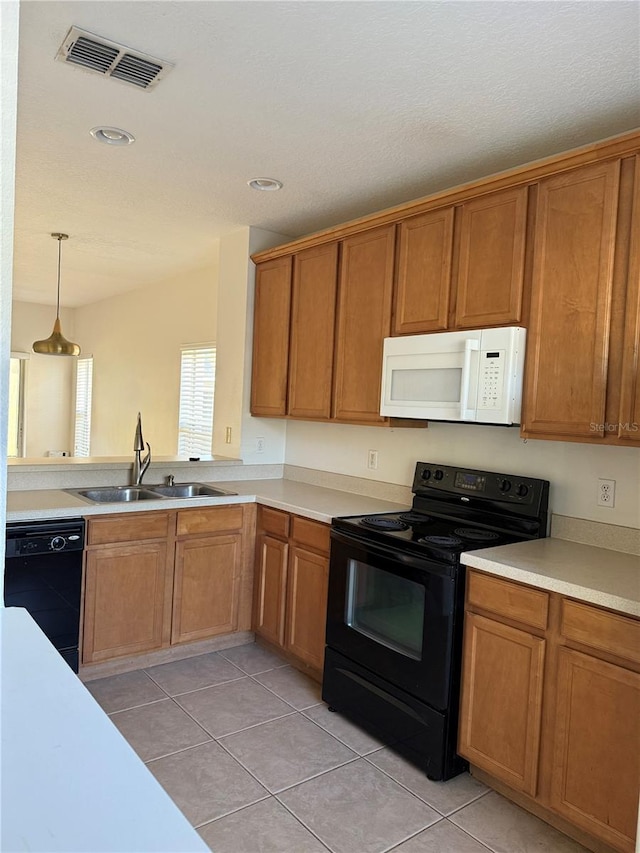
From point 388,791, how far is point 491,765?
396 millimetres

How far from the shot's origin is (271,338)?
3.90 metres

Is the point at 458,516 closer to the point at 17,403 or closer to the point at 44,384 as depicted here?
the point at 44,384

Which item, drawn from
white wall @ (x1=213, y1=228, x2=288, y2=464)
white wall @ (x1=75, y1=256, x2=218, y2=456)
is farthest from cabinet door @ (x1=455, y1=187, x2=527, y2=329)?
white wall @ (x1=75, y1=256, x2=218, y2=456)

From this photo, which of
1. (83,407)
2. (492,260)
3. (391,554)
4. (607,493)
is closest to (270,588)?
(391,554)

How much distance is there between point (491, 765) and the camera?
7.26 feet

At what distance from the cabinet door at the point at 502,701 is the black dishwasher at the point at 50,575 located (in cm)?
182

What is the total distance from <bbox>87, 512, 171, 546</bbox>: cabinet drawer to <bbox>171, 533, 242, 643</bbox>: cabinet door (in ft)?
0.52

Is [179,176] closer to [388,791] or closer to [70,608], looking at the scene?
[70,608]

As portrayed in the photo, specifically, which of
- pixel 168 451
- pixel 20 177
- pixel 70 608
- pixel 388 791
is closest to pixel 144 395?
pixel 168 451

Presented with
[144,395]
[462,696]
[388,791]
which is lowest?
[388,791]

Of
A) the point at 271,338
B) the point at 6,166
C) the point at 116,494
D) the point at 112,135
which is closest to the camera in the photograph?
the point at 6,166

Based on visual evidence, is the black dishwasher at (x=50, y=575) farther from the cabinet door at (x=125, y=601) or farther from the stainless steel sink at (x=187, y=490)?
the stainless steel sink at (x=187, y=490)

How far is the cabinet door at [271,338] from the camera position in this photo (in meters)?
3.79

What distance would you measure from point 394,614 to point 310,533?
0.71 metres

* * *

### Problem
Reproduce verbatim everything from the line containing "Presented with" down to the final line of the material above.

### Task response
Presented with
[144,395]
[462,696]
[388,791]
which is lowest?
[388,791]

Of
A) the point at 271,338
B) the point at 6,166
C) the point at 116,494
D) the point at 112,135
which is closest to the camera in the photograph?
the point at 6,166

Based on visual evidence, is the black dishwasher at (x=50, y=575) farther from the cabinet door at (x=125, y=601) or farther from the stainless steel sink at (x=187, y=490)?
the stainless steel sink at (x=187, y=490)

How far is the cabinet door at [271,338] from the camera position in this photo (in meters)?
3.79

What distance would you measure from point 394,614 to point 310,533?
0.71 metres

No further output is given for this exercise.